Login to get to the page with the links, not to download them. As far as adding “-L” to the Curl string, would that be in place of the “-o” or with it? I’ll also take a look at the page’s source code to see if I notice anything.
I added “-L” to the curl sting like you suggested. Still no luck, but here’s an example of what I see going on in the Event Log.
NOTE: I replaced the Site, Directory and File name with generic info as to not identify it’s source and possibly violate any agreements that I may have.
I think that part of the problem, is that maybe the server is checking to see that I am logged-in before actually allowing me to download the files. Thus, why the link inside the 4k files is directing me to a portion of the site that only the Public can access.
Isn’t there a way to tell the Script to pass pre-defined Login information, or establish a session when accessing a particular site? Let me know if you can make any sense of it. Thanks again for all your help!
Actually it was I who suggested using -L. But, using -L will not help you in this situation.
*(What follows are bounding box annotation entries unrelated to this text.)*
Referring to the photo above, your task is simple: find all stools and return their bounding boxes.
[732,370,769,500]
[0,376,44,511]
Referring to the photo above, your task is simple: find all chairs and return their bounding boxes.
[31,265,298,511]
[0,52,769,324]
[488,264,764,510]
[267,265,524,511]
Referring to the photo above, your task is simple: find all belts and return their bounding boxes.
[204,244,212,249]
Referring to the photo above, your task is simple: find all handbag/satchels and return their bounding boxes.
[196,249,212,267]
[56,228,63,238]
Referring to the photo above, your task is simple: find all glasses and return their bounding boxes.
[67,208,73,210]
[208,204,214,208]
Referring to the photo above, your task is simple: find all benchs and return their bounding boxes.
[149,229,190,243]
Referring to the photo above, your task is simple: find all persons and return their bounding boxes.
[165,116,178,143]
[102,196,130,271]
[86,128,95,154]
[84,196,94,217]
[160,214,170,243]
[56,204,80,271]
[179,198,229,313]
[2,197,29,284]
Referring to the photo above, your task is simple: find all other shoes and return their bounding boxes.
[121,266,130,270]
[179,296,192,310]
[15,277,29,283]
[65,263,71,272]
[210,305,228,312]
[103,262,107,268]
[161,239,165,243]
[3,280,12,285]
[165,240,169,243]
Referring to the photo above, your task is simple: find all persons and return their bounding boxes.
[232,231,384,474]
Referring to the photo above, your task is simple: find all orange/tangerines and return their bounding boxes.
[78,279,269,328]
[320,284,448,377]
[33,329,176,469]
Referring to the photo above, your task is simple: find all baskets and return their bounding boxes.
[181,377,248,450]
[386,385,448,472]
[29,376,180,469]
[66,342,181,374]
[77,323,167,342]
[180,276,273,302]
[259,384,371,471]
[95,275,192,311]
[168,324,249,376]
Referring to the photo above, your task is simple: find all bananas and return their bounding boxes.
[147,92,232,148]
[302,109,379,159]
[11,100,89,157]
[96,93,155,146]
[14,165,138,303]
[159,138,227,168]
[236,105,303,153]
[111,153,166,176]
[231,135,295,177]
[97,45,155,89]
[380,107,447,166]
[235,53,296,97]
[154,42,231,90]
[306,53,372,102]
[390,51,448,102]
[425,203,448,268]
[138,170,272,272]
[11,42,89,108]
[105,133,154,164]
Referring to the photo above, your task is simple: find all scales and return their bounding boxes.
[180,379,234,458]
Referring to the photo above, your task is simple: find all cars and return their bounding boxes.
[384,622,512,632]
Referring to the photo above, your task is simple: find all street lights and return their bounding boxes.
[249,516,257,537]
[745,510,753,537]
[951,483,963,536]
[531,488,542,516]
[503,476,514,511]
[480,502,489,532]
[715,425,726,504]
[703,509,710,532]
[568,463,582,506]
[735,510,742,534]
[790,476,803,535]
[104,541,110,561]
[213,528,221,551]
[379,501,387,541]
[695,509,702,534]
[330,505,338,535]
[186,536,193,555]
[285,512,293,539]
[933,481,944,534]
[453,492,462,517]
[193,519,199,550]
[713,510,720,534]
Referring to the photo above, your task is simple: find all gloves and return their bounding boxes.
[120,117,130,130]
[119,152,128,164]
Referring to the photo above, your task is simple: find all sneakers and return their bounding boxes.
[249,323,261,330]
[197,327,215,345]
I’ve been writing an app to do something very similar to this for a slightly different problem. I’m guessing that being “logged in” is really just based on the existence of a cookie. Check your cookies file and see if there is a cookie from the site you’re accessing. If so, you also need to send them the cookies they are looking for so they know your not the “ENEMY” :rolleyes:. Getting the cookie requires logging in via the form. Once you have it, you can tell curl to send that cookie along with your request. I recently posted code similar to this for downloading an image, modified to pass and retrieve cookies from the server.
(* The url to get the pdf from *)
set theFileUrl to "http:/ /www.thesecretgarden.net/theHidingPlace/eyes_only/snapDragon1.pdf"
(* Set the path to the cookies file *)
set pathToCookies to (POSIX path of "Mac HD:abUsers:Secret Location:cookies.txt")
set pathToCookies to ("'" & pathToCookies & "'") as string --> Pad the string with single quotes to allow spaces in the curl command
(* Get the pdf using curl *)
try
set theCurlCommand to ("curl -o '~/Desktop/snapDragon1.pdf' -b " & pathToCookies & " -c " & pathToCookies & " " & theFileUrl)
do shell script theCurlCommand
end try
The -b and -c parameters tell it where to find old cookies and where to save new ones if required.
Ideally (imo) you would use applescript to log in and dl the pdf’s. Then you could log in, write your own cookies file, and get the pdf’s without the assistance of a browser. With the code posted above, you’ll need to log in with your browser, and then access the browser’s cookie file for any cookies you need. It must be a “netscape-style” cookies file. More info about passing cookies (:oops:) with curl can be found here and here.
Without more specifics, there’s little else I can do. The whole process could most likely be automated, but you’ll have to at least give the url of the login page (in private if desired) and help us see some more of the details. I don’t think any of us need any more top-secret pdf’s, anyways.